→ **GIVEN EXERCISE**
Please give the listing again in its entirety, exactly as written.

-----

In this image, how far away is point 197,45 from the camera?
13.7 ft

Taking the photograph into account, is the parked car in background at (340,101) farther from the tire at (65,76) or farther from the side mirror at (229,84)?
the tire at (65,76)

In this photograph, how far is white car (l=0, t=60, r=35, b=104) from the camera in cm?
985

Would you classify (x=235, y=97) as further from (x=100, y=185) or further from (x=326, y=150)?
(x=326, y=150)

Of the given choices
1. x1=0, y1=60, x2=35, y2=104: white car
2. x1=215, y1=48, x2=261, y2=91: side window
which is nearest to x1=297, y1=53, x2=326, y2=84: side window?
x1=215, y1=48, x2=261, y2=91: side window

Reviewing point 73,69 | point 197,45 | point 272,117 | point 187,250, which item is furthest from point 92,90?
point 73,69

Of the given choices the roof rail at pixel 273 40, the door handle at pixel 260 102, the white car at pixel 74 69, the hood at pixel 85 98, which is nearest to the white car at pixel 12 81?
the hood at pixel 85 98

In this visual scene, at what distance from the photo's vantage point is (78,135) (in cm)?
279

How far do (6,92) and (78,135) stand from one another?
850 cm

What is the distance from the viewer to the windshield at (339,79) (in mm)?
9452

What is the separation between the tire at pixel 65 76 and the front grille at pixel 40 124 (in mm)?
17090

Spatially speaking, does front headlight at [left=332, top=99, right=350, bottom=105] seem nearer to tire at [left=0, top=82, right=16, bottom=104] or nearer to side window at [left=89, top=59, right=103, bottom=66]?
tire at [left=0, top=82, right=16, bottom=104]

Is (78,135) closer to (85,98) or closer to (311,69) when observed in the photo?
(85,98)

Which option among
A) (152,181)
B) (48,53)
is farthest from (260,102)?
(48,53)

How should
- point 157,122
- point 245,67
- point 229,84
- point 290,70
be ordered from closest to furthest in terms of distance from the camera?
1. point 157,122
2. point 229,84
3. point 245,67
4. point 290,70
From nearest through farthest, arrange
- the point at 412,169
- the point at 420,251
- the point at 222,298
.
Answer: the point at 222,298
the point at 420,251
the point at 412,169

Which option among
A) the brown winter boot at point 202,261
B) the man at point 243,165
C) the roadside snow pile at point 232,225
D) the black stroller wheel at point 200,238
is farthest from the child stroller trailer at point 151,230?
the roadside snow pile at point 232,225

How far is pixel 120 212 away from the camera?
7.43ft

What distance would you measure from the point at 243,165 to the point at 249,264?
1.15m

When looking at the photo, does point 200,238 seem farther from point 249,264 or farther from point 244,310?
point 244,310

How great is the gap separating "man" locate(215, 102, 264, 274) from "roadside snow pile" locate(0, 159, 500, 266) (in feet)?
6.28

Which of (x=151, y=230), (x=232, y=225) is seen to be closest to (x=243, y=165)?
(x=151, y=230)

-----

→ **ANSWER BELOW**
In this image, how far away is point 197,45 from the camera?
13.7 ft

Taking the photograph into account, is the parked car in background at (340,101) farther from the tire at (65,76) or farther from the side mirror at (229,84)?
the tire at (65,76)

In this photograph, how far is white car (l=0, t=60, r=35, b=104) from the camera in cm?
985

Would you classify (x=235, y=97) as further from (x=100, y=185) or further from (x=326, y=150)?
(x=326, y=150)

Of the given choices
1. x1=0, y1=60, x2=35, y2=104: white car
2. x1=215, y1=48, x2=261, y2=91: side window
which is nearest to x1=297, y1=53, x2=326, y2=84: side window?
x1=215, y1=48, x2=261, y2=91: side window

Reviewing point 73,69 | point 197,45 | point 272,117 | point 187,250, which item is furthest from point 92,90?
point 73,69

Of the given choices the roof rail at pixel 273 40, the door handle at pixel 260 102, the white car at pixel 74 69, the hood at pixel 85 98, which is nearest to the white car at pixel 12 81?
the hood at pixel 85 98

In this visual scene, at what distance from the photo's vantage point is (78,135) (in cm)?
279

How far do (6,92) and (78,135) stand from one another?
850 cm

What is the distance from the viewer to the windshield at (339,79) (in mm)?
9452

What is the separation between the tire at pixel 65 76 and the front grille at pixel 40 124 (in mm)?
17090

Spatially speaking, does front headlight at [left=332, top=99, right=350, bottom=105] seem nearer to tire at [left=0, top=82, right=16, bottom=104] or nearer to side window at [left=89, top=59, right=103, bottom=66]?
tire at [left=0, top=82, right=16, bottom=104]

Is (78,135) closer to (85,98) or closer to (311,69) when observed in the photo?
(85,98)

Which option among
A) (152,181)
B) (48,53)
is farthest from (260,102)?
(48,53)

How should
- point 157,122
- point 245,67
- point 229,84
- point 290,70
be ordered from closest to furthest in terms of distance from the camera?
1. point 157,122
2. point 229,84
3. point 245,67
4. point 290,70
From nearest through farthest, arrange
- the point at 412,169
- the point at 420,251
- the point at 222,298
.
Answer: the point at 222,298
the point at 420,251
the point at 412,169

Which option among
A) the brown winter boot at point 202,261
B) the man at point 243,165
C) the roadside snow pile at point 232,225
D) the black stroller wheel at point 200,238
is farthest from the child stroller trailer at point 151,230?
the roadside snow pile at point 232,225

How far is pixel 120 212 away from the camera?
7.43ft

What distance would you measure from the point at 243,165 to the point at 249,264?
1.15m

When looking at the photo, does point 200,238 seem farther from point 249,264 or farther from point 244,310?
point 244,310

How great is the gap separating "man" locate(215, 102, 264, 274) from "roadside snow pile" locate(0, 159, 500, 266) (in feet)?
6.28

Which of (x=151, y=230), (x=232, y=225) is seen to be closest to (x=243, y=165)?
(x=151, y=230)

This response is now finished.